Draußen vor seinem Geschäft stehen ein paar alte Skodas aus tschechoslowakischer Zeit, nur ab und zu kann man auch einen jener neuen koreanischen Kleinwagen entdecken, die auf der andern Tatraseite, in Zilina, gebaut werden. Die Slowakei ist zwar Europas größter Autobauer und galt lange als Musterknabe der EU und der Euro-Zone, doch im östlichen Landesteil können sich viele von den mageren Löhnen kaum über Wasser halten. Die Wirtschaftsleistung ist innerhalb dreier Monate von 4,1 auf 1,1 Prozent gesunken. Die Krise ist allgegenwärtig, und das Land hat keine Regierung.

Am Freitag jedoch zeichnete sich zehn Tage nach dem Debakel um den Euro-Rettungsschirm (EFSF) ein Ausweg ab. Die bisherige Viererkoalition war wegen des 2009 in der Slowakei eingeführten Euro zerbrochen, denn Ministerpräsidentin Iveta Radicova hatte mit der Abstimmung über den EFSF die Vertrauensfrage verknüpft. Nachdem der Euro-Rettungsschirm in einer ersten Lesung am Widerstand der neoliberalen Juniorregierungspartei „Sloboda a Solidarita“ („Freiheit und Solidarität“, SaS) gescheitert war, warf Radicova das Handtuch, blieb aber geschäftsführend im Amt. Der Euro-Rettungsschirm passierte die Abgeordnetenkammer schließlich mit den Stimmen der linkspopulistischen Partei Smer. Für die Unterstützung handelte Oppositionsführer Robert Fico vorgezogene Neuwahlen im März 2012 aus – über zwei Jahre vor dem fälligen Wahltermin.

Seitdem streiten in Bratislava Verfassungsrechtler, Staatspräsident und Parteipolitiker über die Zukunft von Parlament und Regierung bis zum Wahltermin.
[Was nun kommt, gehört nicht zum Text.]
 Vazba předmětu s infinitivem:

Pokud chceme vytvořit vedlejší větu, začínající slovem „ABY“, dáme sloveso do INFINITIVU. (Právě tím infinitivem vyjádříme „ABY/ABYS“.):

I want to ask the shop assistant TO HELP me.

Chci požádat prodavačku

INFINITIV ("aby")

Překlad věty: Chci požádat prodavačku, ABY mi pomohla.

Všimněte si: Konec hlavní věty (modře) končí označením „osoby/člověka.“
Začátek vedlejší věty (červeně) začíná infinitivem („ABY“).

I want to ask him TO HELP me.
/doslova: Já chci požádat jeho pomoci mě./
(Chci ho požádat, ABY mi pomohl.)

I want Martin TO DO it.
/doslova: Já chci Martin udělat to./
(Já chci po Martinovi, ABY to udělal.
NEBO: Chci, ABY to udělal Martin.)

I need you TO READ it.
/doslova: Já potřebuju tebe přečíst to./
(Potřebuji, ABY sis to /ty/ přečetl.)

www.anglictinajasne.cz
Die derzeitige Verfassung zwingt den Präsidenten zwar, eine Regierung nach einer verlorenen Vertrauensfrage abzuberufen, schreibt ihm dafür aber keine Frist vor. Am späten Donnerstagabend erreichten die sechs im Parlament vertretenen Parteien während eines Treffens mit Präsident Ivan Gasparovic einen Kompromiss, der auf eine Verfassungsnovelle hinausläuft. Sie soll dem Präsidenten das Recht geben, die Regierung Radicova abzuberufen und gleich wieder einzusetzen. Dieser Ausweg wurde von Fico ausdrücklich unterstützt. Die Opposition hofft, dass sich ihre Wahlaussichten während fünf weiterer Regierungsmonate des heillos zerstrittenen Kabinetts verbessern. Heute sagen Umfragen der linkspopulistischen Smer-Partei zwar einen Wahlsieg voraus, allerdings könnte Fico erneut auf Koalitionspartner angewiesen sein. Von 2007 bis 2010 hatte sich Fico mit der rechtsextremen Slowakischen Nationalpartei verbunden, was ihn europaweit isolierte. Die Wiederauflage eines solchen Teufelspaktes möchte er 2012 offensichtlich vermeiden.
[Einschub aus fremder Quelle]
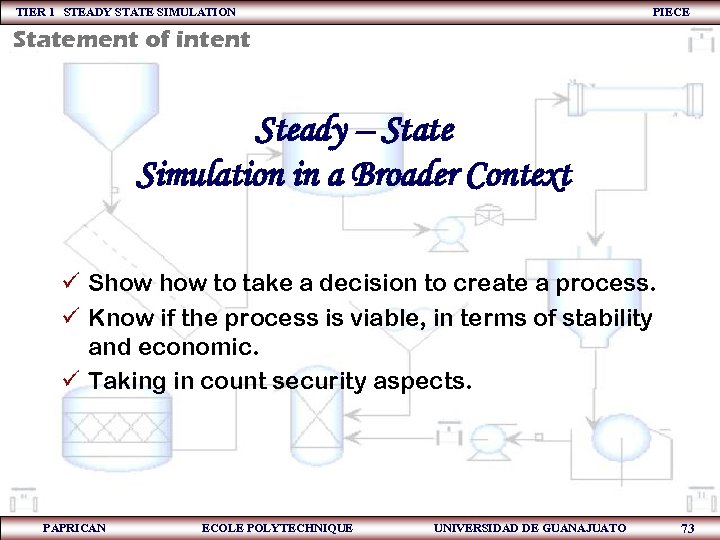 TIER 1 STEADY STATE SIMULATION PIECE

Statement of intent

Steady – State
Simulation in a Broader Context

✓ Show how to take a decision to create a process.
✓ Know if the process is viable, in terms of stability and economic.
✓ Taking in count security aspects.

PAPRICAN ECOLE POLYTECHNIQUE UNIVERSIDAD DE GUANAJUATO 73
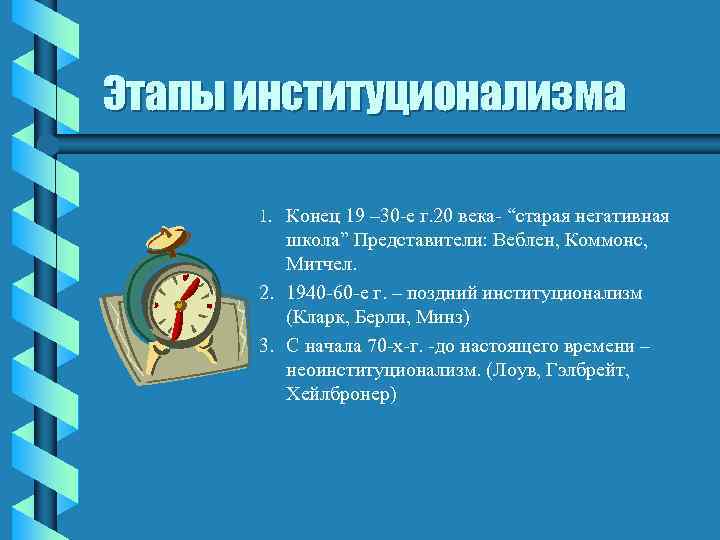 Этапы институционализма

1. Конец 19 –30-е г.20 века- “старая негативная школа” Представители: Веблен, Коммонс, Митчел.
2. 1940-60-е г. – поздний институционализм (Кларк, Берли, Минз)
3. С начала 70-х-г. -до настоящего времени – неоинституционализм. (Лоув, Гэлбрейт, Хейлбронер)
Doch kaum schien ein Ausweg aus der Regierungskrise gefunden, brach am Freitag neuer Streit los. Radicova zog sich zunächst von den Plänen für eine Verfassungsnovelle zurück. Verfassungsänderungen seien ein unsinniges Mittel, um brennende innenpolitische Krisen zu lösen, kritisierte die Soziologieprofessorin und kündigte an, sich keiner neuen Vertrauensfrage mehr stellen zu wollen. „Die verlorene Vertrauensabstimmung war eine persönliche Niederlage für mich“, sagte sie.